I've not tried the A1 yet to see how it would hold up to the sea water in the high sunshine but the point is moot with the EVF. But I will....


----------



## Bert63 (Mar 8, 2021)

privatebydesign said:


> I have, I still don’t get on with EVF’s as well as OVF’s. I accept there are some benefits to EVF’s but after looking through an OVF for 40 odd years I still find looking through an EVF is nauseating after several hours, I get eye strain and the latency, even on high refresh rate EVF’s, doesn’t match what my brain expects.
> 
> Personally I think it is down to my age and generation, I believe newer and younger photographers can embrace EVF’s without the brain memory (like muscle memory but different!). I have used 1 series cameras since forever and so have been very spoilt with OVF’s, but I will be very interested to see what Canon can do with the EVF in the R1.



I’m 57, have crap eyes, and love my EVF cameras more every time I pick them up.


----------



## privatebydesign (Mar 8, 2021)

Bert63 said:


> I’m 57, have crap eyes, and love my EVF cameras more every time I pick them up.


How often do you look through them for hours at a time? Genuinely hours at a time.

I'm not quite 57, I also have pretty crap eyes, I just don't get on with EVF's the same.


----------



## slclick (Mar 8, 2021)

privatebydesign said:


> How often do you look through them for hours at a time? Genuinely hours at a time.
> 
> I'm not quite 57, I also have pretty crap eyes, I just don't get on with EVF's the same.


Same, 56, semi crap eyes with a retinal scarring (from AMPPE )and EVF's really mess with me. #1 reason I'm still using my 5D3. I keep trying out new bodies but more than a couple minutes and I have a terrible adjustment period with the camera away from my eye. OVF? I can shoot and shoot with only the minimal issues.


----------



## Bert63 (Mar 8, 2021)

privatebydesign said:


> How often do you look through them for hours at a time? Genuinely hours at a time.

__________________________________________________

REQUIREMENTS>
**1.** In the forum thread, which camera body does slclick say is still in use because EVFs cause trouble?
**2.** Duplicate the forum thread's passage that begins at the words "Same, 56, semi" and stops after "the minimal issues.".

(Rows from a dataset)

__________________________________________________

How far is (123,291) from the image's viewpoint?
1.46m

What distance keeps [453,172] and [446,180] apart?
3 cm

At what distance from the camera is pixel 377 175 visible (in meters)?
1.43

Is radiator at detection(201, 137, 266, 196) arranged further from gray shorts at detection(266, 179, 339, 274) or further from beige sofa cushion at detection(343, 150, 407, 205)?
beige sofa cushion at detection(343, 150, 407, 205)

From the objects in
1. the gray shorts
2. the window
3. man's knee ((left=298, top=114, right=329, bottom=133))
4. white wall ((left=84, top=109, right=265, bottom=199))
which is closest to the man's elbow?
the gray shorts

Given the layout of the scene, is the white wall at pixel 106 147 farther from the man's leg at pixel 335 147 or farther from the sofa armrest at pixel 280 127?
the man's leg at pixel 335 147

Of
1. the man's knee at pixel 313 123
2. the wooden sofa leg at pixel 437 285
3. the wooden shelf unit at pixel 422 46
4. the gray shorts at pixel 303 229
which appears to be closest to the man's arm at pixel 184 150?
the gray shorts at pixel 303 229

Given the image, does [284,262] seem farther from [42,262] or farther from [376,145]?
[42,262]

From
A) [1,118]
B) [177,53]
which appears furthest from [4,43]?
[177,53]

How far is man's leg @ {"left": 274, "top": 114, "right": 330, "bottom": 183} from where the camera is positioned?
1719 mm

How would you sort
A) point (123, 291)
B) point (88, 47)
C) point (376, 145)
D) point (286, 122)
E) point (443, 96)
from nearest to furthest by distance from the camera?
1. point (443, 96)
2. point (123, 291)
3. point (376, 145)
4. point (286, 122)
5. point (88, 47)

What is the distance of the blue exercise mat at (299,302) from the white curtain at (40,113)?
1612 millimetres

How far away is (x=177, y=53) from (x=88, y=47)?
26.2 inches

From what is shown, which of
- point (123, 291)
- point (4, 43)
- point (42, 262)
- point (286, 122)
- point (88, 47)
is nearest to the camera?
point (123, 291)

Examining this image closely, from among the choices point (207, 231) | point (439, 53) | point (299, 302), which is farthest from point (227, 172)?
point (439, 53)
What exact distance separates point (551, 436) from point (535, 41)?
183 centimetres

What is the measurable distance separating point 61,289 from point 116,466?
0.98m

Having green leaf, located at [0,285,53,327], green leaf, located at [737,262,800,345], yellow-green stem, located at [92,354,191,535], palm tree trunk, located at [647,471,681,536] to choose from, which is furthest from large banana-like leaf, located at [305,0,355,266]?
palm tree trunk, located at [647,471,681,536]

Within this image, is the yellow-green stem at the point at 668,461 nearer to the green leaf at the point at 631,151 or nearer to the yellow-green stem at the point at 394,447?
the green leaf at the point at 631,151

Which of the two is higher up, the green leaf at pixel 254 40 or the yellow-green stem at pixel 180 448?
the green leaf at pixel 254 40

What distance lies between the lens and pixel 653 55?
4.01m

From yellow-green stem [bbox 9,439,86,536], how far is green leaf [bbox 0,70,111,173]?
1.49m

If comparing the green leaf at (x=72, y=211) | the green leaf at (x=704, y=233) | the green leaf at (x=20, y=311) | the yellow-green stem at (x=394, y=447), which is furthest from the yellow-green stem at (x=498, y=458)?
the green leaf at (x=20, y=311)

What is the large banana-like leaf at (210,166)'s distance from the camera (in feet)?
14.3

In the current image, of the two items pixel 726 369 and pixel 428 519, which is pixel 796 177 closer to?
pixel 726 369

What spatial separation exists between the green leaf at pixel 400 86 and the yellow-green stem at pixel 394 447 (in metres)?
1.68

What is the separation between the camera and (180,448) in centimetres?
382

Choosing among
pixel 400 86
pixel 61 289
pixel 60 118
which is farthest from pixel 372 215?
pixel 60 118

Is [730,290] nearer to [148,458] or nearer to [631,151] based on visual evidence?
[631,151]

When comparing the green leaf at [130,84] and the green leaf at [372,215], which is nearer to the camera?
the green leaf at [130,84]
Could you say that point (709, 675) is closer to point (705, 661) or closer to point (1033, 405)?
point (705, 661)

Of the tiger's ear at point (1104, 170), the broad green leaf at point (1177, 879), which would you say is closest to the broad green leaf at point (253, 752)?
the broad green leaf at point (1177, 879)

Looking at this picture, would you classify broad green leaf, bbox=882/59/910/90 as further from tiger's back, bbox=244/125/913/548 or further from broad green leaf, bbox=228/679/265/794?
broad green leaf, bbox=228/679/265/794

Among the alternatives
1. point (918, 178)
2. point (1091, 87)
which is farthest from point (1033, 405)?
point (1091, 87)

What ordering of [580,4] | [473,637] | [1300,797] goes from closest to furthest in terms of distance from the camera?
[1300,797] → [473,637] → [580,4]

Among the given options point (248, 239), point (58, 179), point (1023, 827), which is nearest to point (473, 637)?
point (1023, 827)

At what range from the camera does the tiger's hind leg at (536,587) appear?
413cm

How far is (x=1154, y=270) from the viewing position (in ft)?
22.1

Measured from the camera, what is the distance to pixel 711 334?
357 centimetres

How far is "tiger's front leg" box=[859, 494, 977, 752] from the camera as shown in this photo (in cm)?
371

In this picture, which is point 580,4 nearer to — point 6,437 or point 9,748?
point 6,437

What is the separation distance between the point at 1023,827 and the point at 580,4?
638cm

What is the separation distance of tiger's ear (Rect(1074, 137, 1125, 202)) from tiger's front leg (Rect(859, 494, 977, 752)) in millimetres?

__________________________________________________

REPLIES>
**1.** The 5D3.

**2.**
Same, 56, semi crap eyes with a retinal scarring (from AMPPE )and EVF's really mess with me. #1 reason I'm still using my 5D3. I keep trying out new bodies but more than a couple minutes and I have a terrible adjustment period with the camera away from my eye. OVF? I can shoot and shoot with only the minimal issues.